I don't miss, not because im the worlds greatest shot but because i don't take shots i can't make. No animal deserves to suffer.


----------



## RedBeard (May 8, 2017)

ThePatrioticPrepper said:


> Does anyone raise peafowl? I know a little bit about them but would like to talk to someone who has had hands on experience with them.
> 
> I have an issue with fox on my property and we all know how well that goes when you have chickens and other birds. I personally am not a fan of feeding my food to predators. Peacocks seem to be great at keeping predators away.
> 
> So any pros and cons would be great. I'd love to get some input.

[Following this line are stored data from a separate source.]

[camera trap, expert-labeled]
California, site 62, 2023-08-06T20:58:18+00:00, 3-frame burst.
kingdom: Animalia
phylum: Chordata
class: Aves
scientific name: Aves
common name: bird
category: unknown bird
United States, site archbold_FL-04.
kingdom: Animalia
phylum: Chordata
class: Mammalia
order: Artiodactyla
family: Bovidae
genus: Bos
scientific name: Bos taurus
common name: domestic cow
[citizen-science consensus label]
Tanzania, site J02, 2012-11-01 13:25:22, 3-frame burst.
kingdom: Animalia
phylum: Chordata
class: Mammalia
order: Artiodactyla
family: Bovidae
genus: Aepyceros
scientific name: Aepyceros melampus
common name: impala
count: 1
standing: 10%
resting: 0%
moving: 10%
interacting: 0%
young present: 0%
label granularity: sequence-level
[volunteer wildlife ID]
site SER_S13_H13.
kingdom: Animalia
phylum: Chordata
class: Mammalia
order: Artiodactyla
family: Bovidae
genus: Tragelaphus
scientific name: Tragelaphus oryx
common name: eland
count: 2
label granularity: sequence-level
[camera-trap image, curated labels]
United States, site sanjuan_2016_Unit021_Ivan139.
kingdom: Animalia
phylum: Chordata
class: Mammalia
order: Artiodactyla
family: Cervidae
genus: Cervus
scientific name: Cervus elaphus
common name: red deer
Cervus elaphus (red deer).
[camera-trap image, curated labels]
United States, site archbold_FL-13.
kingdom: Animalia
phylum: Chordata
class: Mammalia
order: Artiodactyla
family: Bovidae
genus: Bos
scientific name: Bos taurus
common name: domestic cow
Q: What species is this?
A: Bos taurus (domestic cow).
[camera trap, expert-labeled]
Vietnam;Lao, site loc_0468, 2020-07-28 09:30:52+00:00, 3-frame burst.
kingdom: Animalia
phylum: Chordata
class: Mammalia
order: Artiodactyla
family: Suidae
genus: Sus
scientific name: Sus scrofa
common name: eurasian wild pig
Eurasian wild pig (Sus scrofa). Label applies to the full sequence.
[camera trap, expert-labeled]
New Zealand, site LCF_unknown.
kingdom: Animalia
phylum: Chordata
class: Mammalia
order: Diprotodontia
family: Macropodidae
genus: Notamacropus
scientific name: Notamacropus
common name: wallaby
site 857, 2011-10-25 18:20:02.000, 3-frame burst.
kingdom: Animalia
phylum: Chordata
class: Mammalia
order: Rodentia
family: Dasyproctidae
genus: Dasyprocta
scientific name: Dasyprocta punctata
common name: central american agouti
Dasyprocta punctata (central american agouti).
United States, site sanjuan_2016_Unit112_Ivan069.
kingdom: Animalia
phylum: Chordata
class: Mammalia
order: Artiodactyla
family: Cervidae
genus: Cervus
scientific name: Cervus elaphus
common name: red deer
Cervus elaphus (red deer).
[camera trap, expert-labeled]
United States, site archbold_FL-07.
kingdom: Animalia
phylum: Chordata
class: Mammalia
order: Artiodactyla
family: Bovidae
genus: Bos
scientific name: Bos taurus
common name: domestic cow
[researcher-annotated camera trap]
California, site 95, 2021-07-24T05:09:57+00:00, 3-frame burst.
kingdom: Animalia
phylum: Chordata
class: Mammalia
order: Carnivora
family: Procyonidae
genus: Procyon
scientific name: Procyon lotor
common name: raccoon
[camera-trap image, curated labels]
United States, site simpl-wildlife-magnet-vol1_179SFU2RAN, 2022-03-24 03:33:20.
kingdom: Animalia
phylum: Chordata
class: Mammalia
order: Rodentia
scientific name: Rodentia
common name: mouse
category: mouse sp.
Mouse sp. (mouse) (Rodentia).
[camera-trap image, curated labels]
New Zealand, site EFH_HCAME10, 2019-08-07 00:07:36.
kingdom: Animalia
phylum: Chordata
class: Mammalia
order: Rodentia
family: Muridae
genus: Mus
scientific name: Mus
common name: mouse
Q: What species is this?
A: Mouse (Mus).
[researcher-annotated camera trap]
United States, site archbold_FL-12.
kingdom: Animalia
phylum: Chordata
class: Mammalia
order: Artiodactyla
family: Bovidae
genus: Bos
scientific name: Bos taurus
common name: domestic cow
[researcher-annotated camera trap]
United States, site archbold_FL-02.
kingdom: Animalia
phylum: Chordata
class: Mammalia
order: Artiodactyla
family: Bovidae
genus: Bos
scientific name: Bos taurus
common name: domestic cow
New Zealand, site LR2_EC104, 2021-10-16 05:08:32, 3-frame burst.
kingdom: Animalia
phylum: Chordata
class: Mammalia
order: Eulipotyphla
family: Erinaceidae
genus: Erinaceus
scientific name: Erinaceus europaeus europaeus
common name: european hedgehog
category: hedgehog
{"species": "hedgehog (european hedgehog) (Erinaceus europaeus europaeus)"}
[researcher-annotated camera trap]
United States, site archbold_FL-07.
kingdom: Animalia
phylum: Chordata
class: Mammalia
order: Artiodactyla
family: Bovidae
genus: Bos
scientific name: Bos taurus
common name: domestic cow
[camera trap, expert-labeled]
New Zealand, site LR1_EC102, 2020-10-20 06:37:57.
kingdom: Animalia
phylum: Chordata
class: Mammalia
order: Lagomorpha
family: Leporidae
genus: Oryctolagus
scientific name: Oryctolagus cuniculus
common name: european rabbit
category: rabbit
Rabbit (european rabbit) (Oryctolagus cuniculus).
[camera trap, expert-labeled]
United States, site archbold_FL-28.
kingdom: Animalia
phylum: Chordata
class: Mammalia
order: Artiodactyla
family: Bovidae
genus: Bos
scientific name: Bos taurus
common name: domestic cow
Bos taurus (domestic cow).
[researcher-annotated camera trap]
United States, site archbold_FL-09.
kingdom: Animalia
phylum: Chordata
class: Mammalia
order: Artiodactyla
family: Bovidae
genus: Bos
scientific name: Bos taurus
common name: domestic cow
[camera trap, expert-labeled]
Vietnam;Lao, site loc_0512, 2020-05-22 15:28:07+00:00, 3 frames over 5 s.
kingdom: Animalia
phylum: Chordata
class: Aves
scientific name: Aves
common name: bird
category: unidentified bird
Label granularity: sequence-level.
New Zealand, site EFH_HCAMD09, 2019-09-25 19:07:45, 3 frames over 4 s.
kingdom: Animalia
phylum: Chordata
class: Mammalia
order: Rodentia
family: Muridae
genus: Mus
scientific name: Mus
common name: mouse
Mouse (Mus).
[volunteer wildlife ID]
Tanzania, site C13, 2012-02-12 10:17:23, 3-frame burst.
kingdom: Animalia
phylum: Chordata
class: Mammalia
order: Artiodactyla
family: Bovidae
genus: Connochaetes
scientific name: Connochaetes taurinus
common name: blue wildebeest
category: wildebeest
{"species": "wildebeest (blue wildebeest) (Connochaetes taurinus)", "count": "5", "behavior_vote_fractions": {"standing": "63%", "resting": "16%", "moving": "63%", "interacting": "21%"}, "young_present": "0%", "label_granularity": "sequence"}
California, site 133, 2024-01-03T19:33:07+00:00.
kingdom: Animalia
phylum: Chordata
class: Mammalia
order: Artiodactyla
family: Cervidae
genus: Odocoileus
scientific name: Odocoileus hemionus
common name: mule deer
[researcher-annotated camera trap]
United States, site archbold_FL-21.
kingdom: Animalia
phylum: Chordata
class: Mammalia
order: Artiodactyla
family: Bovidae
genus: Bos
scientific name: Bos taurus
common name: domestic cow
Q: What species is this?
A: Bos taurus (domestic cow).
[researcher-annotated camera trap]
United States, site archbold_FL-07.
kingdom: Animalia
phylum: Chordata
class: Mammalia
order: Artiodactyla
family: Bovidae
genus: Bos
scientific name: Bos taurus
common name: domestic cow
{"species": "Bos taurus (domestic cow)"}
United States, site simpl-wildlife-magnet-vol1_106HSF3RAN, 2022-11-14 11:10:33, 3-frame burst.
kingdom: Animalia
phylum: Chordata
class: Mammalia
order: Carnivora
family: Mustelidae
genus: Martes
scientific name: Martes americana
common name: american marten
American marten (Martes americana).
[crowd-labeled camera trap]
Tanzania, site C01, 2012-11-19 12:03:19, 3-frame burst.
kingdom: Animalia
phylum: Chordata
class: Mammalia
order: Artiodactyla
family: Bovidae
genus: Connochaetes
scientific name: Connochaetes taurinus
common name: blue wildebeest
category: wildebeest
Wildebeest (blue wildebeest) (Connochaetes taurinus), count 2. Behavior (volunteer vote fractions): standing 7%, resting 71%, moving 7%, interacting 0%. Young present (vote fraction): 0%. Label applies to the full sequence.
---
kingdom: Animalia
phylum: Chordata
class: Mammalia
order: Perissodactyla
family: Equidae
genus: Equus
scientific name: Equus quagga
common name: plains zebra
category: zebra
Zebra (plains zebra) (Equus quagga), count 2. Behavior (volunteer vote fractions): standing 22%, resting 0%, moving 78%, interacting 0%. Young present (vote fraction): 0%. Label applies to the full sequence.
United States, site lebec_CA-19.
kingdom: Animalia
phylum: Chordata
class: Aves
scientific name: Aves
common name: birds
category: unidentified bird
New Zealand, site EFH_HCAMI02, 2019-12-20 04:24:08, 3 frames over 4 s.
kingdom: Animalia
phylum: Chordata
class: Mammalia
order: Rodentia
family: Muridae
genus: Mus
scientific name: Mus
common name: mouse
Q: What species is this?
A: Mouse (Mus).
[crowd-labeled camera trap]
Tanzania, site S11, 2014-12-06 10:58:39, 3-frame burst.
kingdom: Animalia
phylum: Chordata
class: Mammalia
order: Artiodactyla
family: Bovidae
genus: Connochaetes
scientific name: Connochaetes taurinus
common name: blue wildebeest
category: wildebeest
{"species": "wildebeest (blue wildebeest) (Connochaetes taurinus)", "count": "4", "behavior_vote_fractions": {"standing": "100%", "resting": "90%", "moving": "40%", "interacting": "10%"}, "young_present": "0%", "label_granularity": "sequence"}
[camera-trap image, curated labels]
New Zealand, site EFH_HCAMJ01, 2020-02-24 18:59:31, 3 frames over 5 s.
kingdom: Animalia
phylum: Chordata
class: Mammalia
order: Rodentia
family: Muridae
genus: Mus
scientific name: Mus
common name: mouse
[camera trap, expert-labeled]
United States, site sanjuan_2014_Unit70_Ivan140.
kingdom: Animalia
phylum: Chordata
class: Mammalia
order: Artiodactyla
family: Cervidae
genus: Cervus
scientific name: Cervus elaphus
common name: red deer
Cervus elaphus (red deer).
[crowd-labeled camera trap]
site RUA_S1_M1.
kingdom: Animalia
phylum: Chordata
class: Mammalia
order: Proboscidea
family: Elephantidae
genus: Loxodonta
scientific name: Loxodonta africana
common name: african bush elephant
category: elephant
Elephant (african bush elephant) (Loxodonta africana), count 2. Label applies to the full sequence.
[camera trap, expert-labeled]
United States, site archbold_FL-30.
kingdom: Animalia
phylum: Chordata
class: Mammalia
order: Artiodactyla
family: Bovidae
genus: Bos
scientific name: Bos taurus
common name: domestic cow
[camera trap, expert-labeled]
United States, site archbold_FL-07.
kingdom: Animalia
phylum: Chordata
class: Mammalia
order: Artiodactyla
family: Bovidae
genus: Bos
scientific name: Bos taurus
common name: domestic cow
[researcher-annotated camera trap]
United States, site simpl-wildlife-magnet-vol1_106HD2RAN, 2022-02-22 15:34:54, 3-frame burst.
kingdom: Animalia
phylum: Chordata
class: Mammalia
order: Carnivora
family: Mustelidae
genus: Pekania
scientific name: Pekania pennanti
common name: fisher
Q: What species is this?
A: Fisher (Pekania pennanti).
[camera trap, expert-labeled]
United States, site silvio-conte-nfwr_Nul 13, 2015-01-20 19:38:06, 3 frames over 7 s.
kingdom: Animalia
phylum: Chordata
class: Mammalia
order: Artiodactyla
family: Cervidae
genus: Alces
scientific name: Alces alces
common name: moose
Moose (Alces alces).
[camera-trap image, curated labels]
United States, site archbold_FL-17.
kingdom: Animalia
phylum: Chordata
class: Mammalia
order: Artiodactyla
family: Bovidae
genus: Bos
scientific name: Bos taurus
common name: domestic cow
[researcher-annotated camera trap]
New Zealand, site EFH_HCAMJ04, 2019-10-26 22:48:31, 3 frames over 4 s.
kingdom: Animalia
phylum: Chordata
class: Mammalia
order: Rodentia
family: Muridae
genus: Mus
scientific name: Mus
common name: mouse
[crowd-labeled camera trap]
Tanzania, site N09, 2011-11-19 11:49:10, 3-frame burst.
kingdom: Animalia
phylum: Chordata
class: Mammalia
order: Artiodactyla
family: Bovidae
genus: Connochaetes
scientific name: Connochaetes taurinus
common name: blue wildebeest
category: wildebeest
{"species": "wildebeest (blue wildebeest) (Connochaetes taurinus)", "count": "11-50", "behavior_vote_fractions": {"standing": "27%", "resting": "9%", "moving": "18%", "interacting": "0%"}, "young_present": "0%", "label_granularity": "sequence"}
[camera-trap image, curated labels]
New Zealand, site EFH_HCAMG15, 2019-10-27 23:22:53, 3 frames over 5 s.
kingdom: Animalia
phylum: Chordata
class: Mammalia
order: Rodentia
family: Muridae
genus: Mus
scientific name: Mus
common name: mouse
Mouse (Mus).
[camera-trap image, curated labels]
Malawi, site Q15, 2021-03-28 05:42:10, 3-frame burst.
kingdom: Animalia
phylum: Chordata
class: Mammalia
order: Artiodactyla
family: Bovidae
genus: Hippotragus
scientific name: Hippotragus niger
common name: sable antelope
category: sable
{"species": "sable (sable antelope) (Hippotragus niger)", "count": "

Geese can keep predators away. I don't like them anymore than peafowl but at least they are more manageable. And if you work with them they can be friendly, well sorta........ Well now that i think of it I've never met a friendly goose and that's why i hate them. We had a pair growing up and the only person they liked was my dad. They attacked my daily. I begged the old man to let me kill them. Finally he got so mad he said i could if i cleaned them both and ate them, he didn't think i would. They tasted great! What are you protecting for birds? Guinea hens make really good alarms too. They can be annoying though.


----------



## power (May 7, 2011)

RedBeard said:


> Geese can keep predators away. I don't like them anymore than peafowl but at least they are more manageable. And if you work with them they can be friendly, well sorta........ Well now that i think of it I've never met a friendly goose and that's why i hate them. We had a pair growing up and the only person they liked was my dad. They attacked my daily. I begged the old man to let me kill them. Finally he got so mad he said i could if i cleaned them both and ate them, he didn't think i would. They tasted great! What are you protecting for birds? Guinea hens make really good alarms too. They can be annoying though.


My mother had some geese. They were not friendly but learned not to bother me as I was the one who fed them. I had some muscovey ducks. The drake would take on all of the geese daily just for something to do. Some days he won and some days he lost. He finally out lasted the geese.


----------



## phideaux (Nov 7, 2015)

African Geese don't fair well against Coyote....


Ask me how I know.




Jim


----------



## RedBeard (May 8, 2017)

phideaux said:


> African Geese don't fair well against Coyote....
> 
> Ask me how I know.
> 
> Jim


No they are more of the sacrificial lamb. How many did you loose?


----------



## phideaux (Nov 7, 2015)

Oh, only 2 grown up adults male and female.

Huge beautiful birds , 

They lived in a shelter at night, but on my pond in daytime.

I would go out and call them , they would come and follow me to their night shelter to be fed.


But, coyotes got em in the daytime around the pond...
Big piles of feathers was all that was left.




Jim


----------



## RedBeard (May 8, 2017)

phideaux said:


> Oh, only 2 grown up adults male and female.
> 
> Huge beautiful birds ,
> 
> ...


That sucks. Daytime, they must have ambushed one and the other attacked. I kniw they will defend their mate with their life. I do admire their devotion to each other. I have also been told if you keep only one goose they will be your buddy, the mate makes them protective.


----------



## phideaux (Nov 7, 2015)

Them Yotes are smart,

They got em the one time the pond had ice over it,
That only happens once in 5 years, 

The birds couldn't get away into water.

Same thing happened to all my ducks also.

Only when there was ice.



Jim


----------



## RedBeard (May 8, 2017)

phideaux said:


> Them Yotes are smart,
> 
> They got em the one time the pond had ice over it,
> That only happens once in 5 years,
> ...


Wow that is smart! They tend to stay away from my place. I've found them to be smart enough to stay away after you shoot a few of their buddies. But i had to stay up all night each time to teach them that.


----------



## phideaux (Nov 7, 2015)

I have a few less Yotes than I use to have.....

I shouldn't judge too quickly, because I also have a few Bobcats that hang around here too.

I have caught many a Yote and a few Bobcats on my game cameras.









Jim


----------